* [DIRECTIONS FOR THIS TASK]:
Type out each entry exactly as it appears, but keep every image out.

* [RECORDS TO PROCESS]:
────────────────────────────────────────

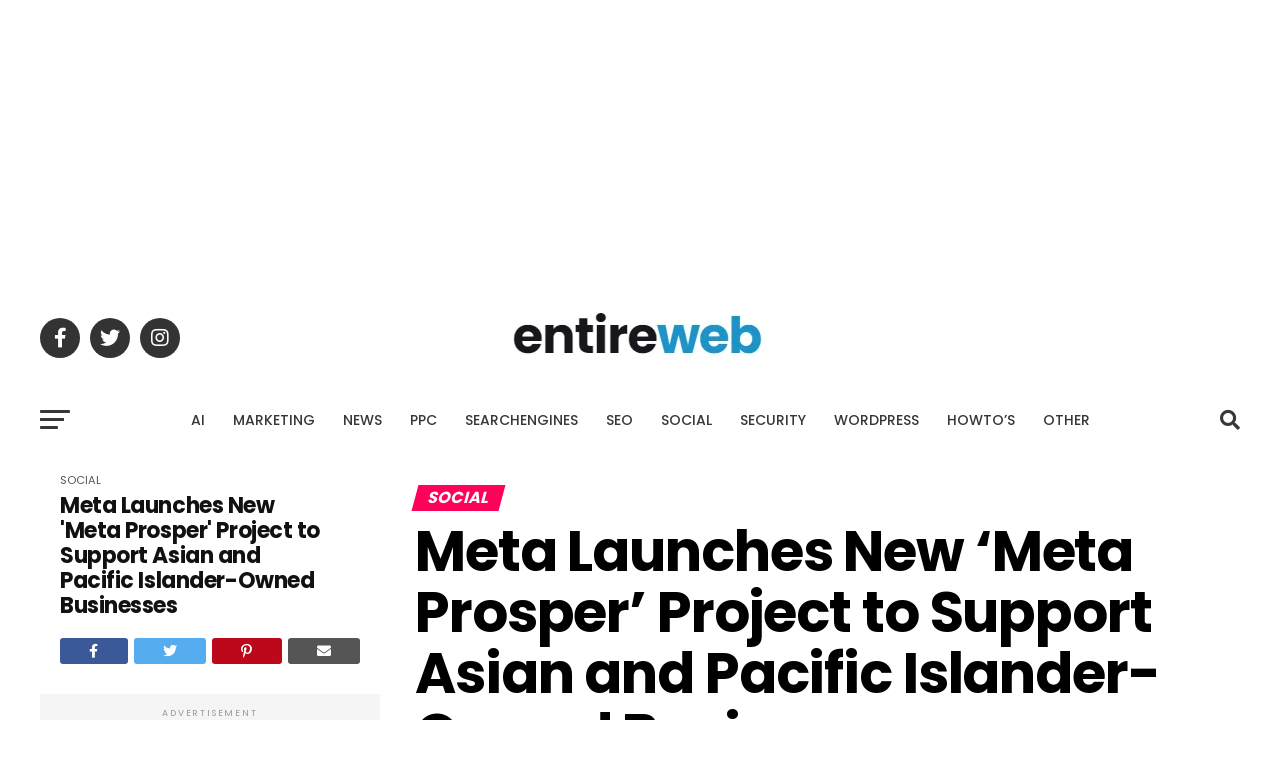

--- FILE ---
content_type: text/html; charset=utf-8
request_url: https://www.google.com/recaptcha/api2/aframe
body_size: 182
content:
<!DOCTYPE HTML><html><head><meta http-equiv="content-type" content="text/html; charset=UTF-8"></head><body><script nonce="GEJozShfK0qxS7-yFwrv2g">/** Anti-fraud and anti-abuse applications only. See google.com/recaptcha */ try{var clients={'sodar':'https://pagead2.googlesyndication.com/pagead/sodar?'};window.addEventListener("message",function(a){try{if(a.source===window.parent){var b=JSON.parse(a.data);var c=clients[b['id']];if(c){var d=document.createElement('img');d.src=c+b['params']+'&rc='+(localStorage.getItem("rc::a")?sessionStorage.getItem("rc::b"):"");window.document.body.appendChild(d);sessionStorage.setItem("rc::e",parseInt(sessionStorage.getItem("rc::e")||0)+1);localStorage.setItem("rc::h",'1769066069261');}}}catch(b){}});window.parent.postMessage("_grecaptcha_ready", "*");}catch(b){}</script></body></html>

────────────────────────────────────────

* [FINAL ANSWER]:
--- FILE ---
content_type: text/html; charset=utf-8
request_url: https://www.google.com/recaptcha/api2/aframe
body_size: 182
content:
<!DOCTYPE HTML><html><head><meta http-equiv="content-type" content="text/html; charset=UTF-8"></head><body><script nonce="GEJozShfK0qxS7-yFwrv2g">/** Anti-fraud and anti-abuse applications only. See google.com/recaptcha */ try{var clients={'sodar':'https://pagead2.googlesyndication.com/pagead/sodar?'};window.addEventListener("message",function(a){try{if(a.source===window.parent){var b=JSON.parse(a.data);var c=clients[b['id']];if(c){var d=document.createElement('img');d.src=c+b['params']+'&rc='+(localStorage.getItem("rc::a")?sessionStorage.getItem("rc::b"):"");window.document.body.appendChild(d);sessionStorage.setItem("rc::e",parseInt(sessionStorage.getItem("rc::e")||0)+1);localStorage.setItem("rc::h",'1769066069261');}}}catch(b){}});window.parent.postMessage("_grecaptcha_ready", "*");}catch(b){}</script></body></html>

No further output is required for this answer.